The conclusion is left to the reader to decide. The story involving the animals is highly detailed so it is difficult to discount, However, it is also so incredible that it is difficult to believe.

There is a difference between prevarication - the act of lying and confabulation - the act of making a story up as it is being told. While my experience has shown me that when people do not tell the truth and moreover, when they choose to tell a lie, the good ones tend to mix the truth with the lie. Thus when any semblance of the truth is presented, it tends to lend credence to the lie as well. As a result, I have found that when it is mixed together, when you buy the truth you also accept the lie.

Thinking about Pi, I am left to wonder whether the entire elaborate story is nothing more than his psychological attempt to erase the trauma of watching his mother murdered and cannibalized. Most people never been in a life and death situation which required them to consume another Human's flesh - and in Pi's case, his own mother's flesh. But I would consider it entirely logical that, it might be a terror of unimagined proportions to deal with such a reality while either at sea as Pi was or once he was rescued.
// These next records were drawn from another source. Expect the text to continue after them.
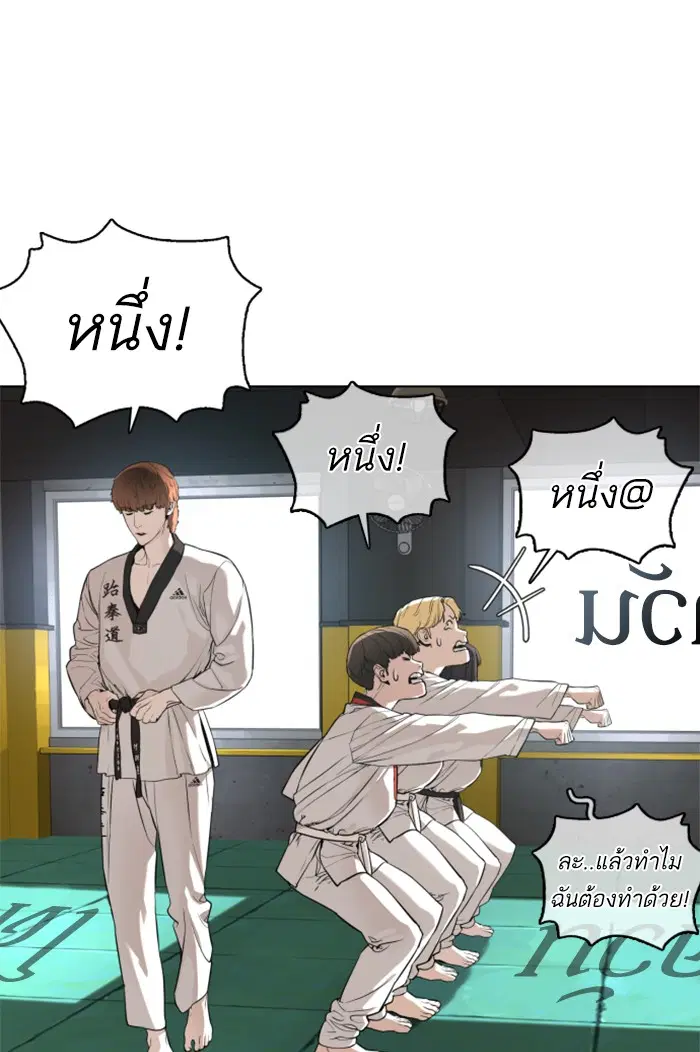 How to Fight ตอนที่ 55 หน้า 5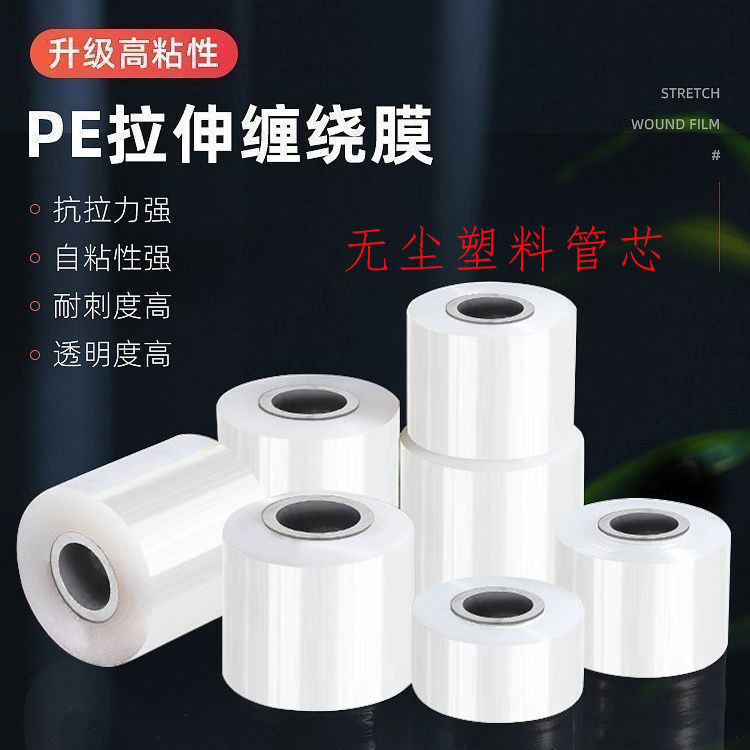 小卷PE膜塑料无尘筒芯外卖打包膜防侧漏打包盒保鲜膜食品级,包装,缠绕膜,淘宝优惠券,粉丝福利购,淘宝优惠卷
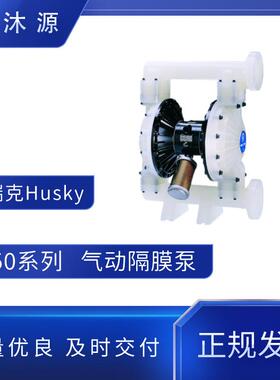 固瑞克Husky21502寸PP气动隔膜泵工程塑料隔膜材质可选气动泵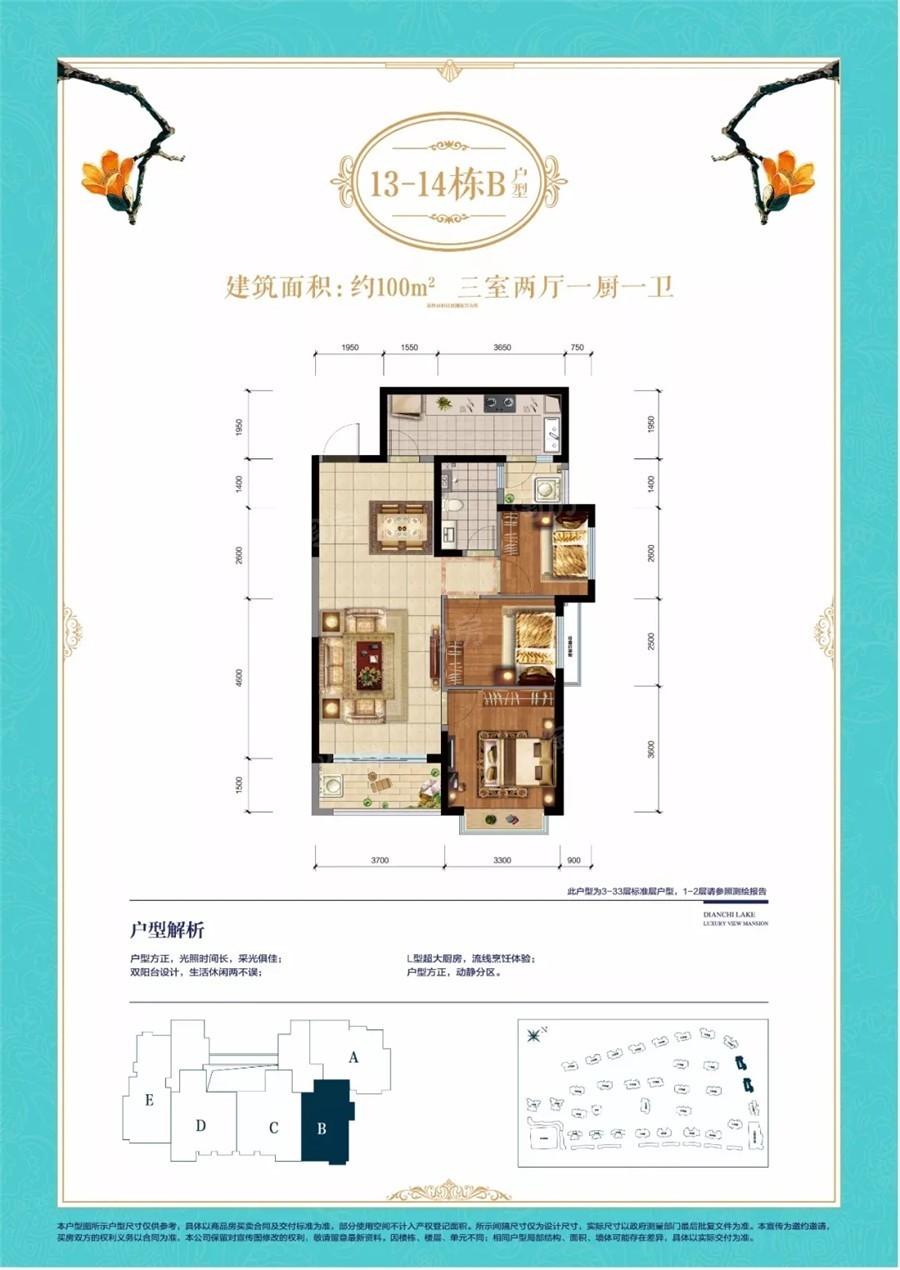 13-14栋B户型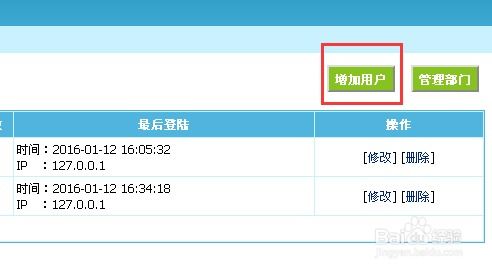 帝國cms后臺(tái)如何添加管理員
To that end, I find myself wanting to believe the first story but dreading the thought that the confabulation is Pi's attempt to explain something his consciousness has forced him to forget.
This is a fascinating story that I never imagined could or would happen and I commend Yan Martel for doing such an artful job of telling it.
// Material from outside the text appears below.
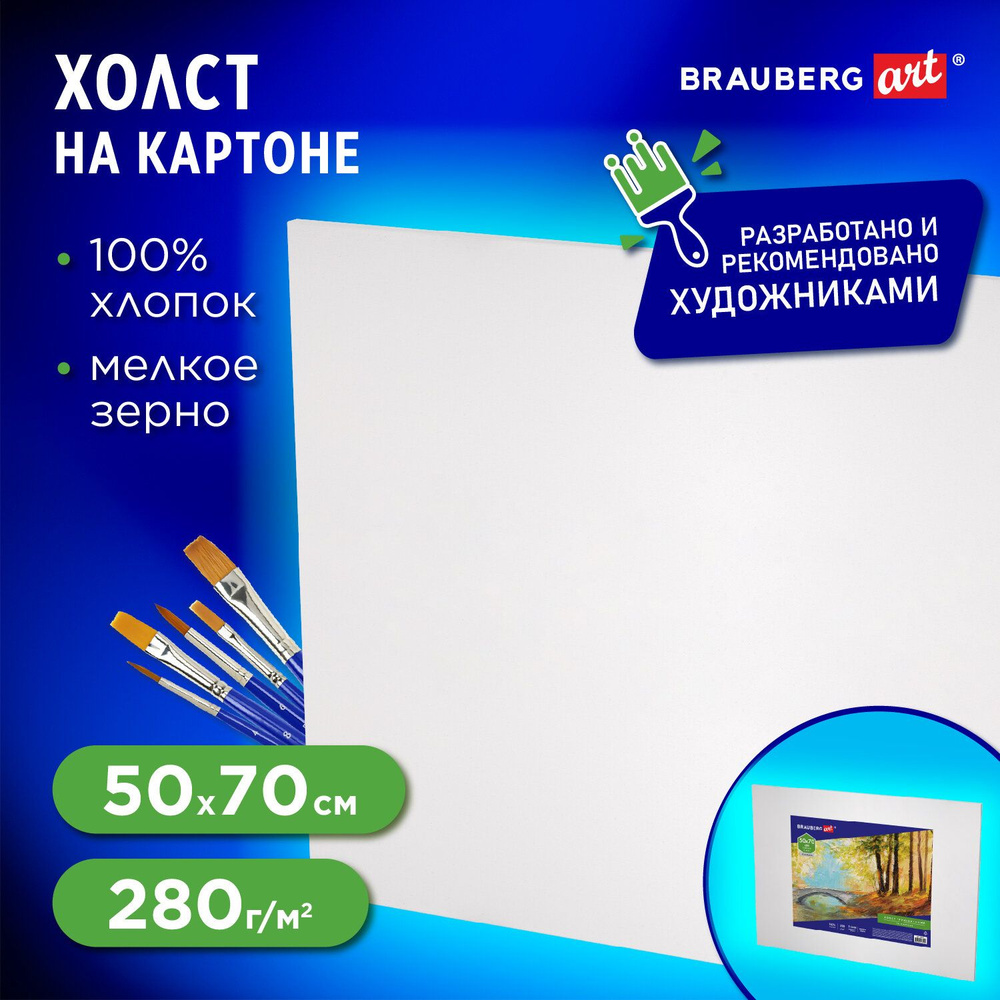 Холст/полотно на картоне для рисования из 100% хлопка, 50х70 см, грунтованный, мелкое зерно, для работы #1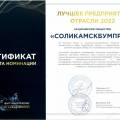 ​АО «Соликамскбумпром»– время лучших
It is the kind of story that makes you want to keep reading and the second story only comes at the end so it hits you in the gut when you begin to imagine the possibility of it even being true.
The second story's introduction so late in the book is a major shock and I think the first story could have easily been sufficient.

Ultimately, the conclusion is left for the reader to decide. Like it or not, the chosen conclusion will be the determinant as to whether the reader is an optimist or a pessimist, a pragmatist versus realist. Personally, I keep jumping back and forth. I'll probably have to read it all over again.

Never the less, having read the book to its conclusion, I am left wondering; is it prevarication or confabulation?
I believe that is what good fiction should do so, I wouldn't change a thing.